One of the biggest challenges facing the people of the Northern Triangle, however, is not economic growth, employment rates or land rights, but violence.
The aid package will provide roughly $300 million for boosting security in the region. According to the United Nations’ 2013 Global Study on Homicide, Honduras, El Salvador and Guatemala ranked first, fourth and fifth, respectively, in the number of homicides per 100,000 inhabitants, making the Northern Triangle the most violent region of the world. Authorities in these countries attribute most of this violence to youth gangs, a system which has forced millions of youth in increasing numbers to immigrate north (like the U.S.) in search of better prospects.
To address this system of violence, the plan targets poverty, which Washington sees as the root of the issue.
“Combating poverty is definitely a huge factor,” said Hernandez. “But [investing in]it, again, depends – what is the money being thrown at?”
The aid package will invest in schools, job creation and will fund community programs such as sports and arts, according to National Interest. But, as Hernandez explained, if the jobs created are designed for temporary development projects, these efforts are not going to pull people out of poverty.
In any case, it is hard to view poverty as the root of the problem when neighboring Nicaragua suffers from even higher poverty levels than Guatemala, Honduras or El Salvador, yet does not experience even close to the level of violence afflicting the Northern Triangle.
Without specific policies to deal with these gangs, these countries will remain some of the most violent nations in the world. And without directly addressing the complex relationship between poverty and violence in this region, these people will continue to be forced to invest their resources in basic health care and food, leaving little to combat gang violence and crime.

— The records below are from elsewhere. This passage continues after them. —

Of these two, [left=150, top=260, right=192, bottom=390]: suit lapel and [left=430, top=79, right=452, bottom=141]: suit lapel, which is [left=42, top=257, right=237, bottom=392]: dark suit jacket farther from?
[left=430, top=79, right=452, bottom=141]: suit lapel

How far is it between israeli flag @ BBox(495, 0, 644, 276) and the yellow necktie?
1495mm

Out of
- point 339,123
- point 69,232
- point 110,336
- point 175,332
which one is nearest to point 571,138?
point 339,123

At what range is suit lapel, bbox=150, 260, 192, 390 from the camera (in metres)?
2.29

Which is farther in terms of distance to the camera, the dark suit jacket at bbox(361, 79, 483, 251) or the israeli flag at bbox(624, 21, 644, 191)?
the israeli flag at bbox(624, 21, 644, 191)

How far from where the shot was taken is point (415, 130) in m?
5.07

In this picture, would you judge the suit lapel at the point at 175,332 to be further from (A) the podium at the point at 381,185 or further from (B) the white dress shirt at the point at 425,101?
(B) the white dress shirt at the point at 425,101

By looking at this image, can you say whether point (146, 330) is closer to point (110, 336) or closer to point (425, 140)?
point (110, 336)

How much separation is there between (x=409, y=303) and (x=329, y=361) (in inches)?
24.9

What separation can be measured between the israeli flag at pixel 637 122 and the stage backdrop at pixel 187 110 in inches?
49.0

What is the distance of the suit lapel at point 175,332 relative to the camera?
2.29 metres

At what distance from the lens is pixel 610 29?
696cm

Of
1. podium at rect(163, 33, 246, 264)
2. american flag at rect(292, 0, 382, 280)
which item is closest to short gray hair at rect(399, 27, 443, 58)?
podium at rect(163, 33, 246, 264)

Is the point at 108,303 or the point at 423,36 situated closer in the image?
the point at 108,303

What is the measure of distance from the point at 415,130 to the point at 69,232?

How will a country like Honduras even begin to resolve their violent land rights disputes, for example, when the death toll of environmental and land activists in Honduras is higher than anywhere else in the world?
The issues burdening the people of the Northern Triangle are deep and complex that no aid package of any size is going to quickly fix. But if the U.S. really wants to help Central America, policymakers need to listen to the needs of the local communities and organizations. They will also need to take a closer look at investing in different sectors like sustainable education reform, health care, and the support of small business owners – things that will really be useful to the people of the Northern Triangle – because throwing money at the problem is not going to solve it.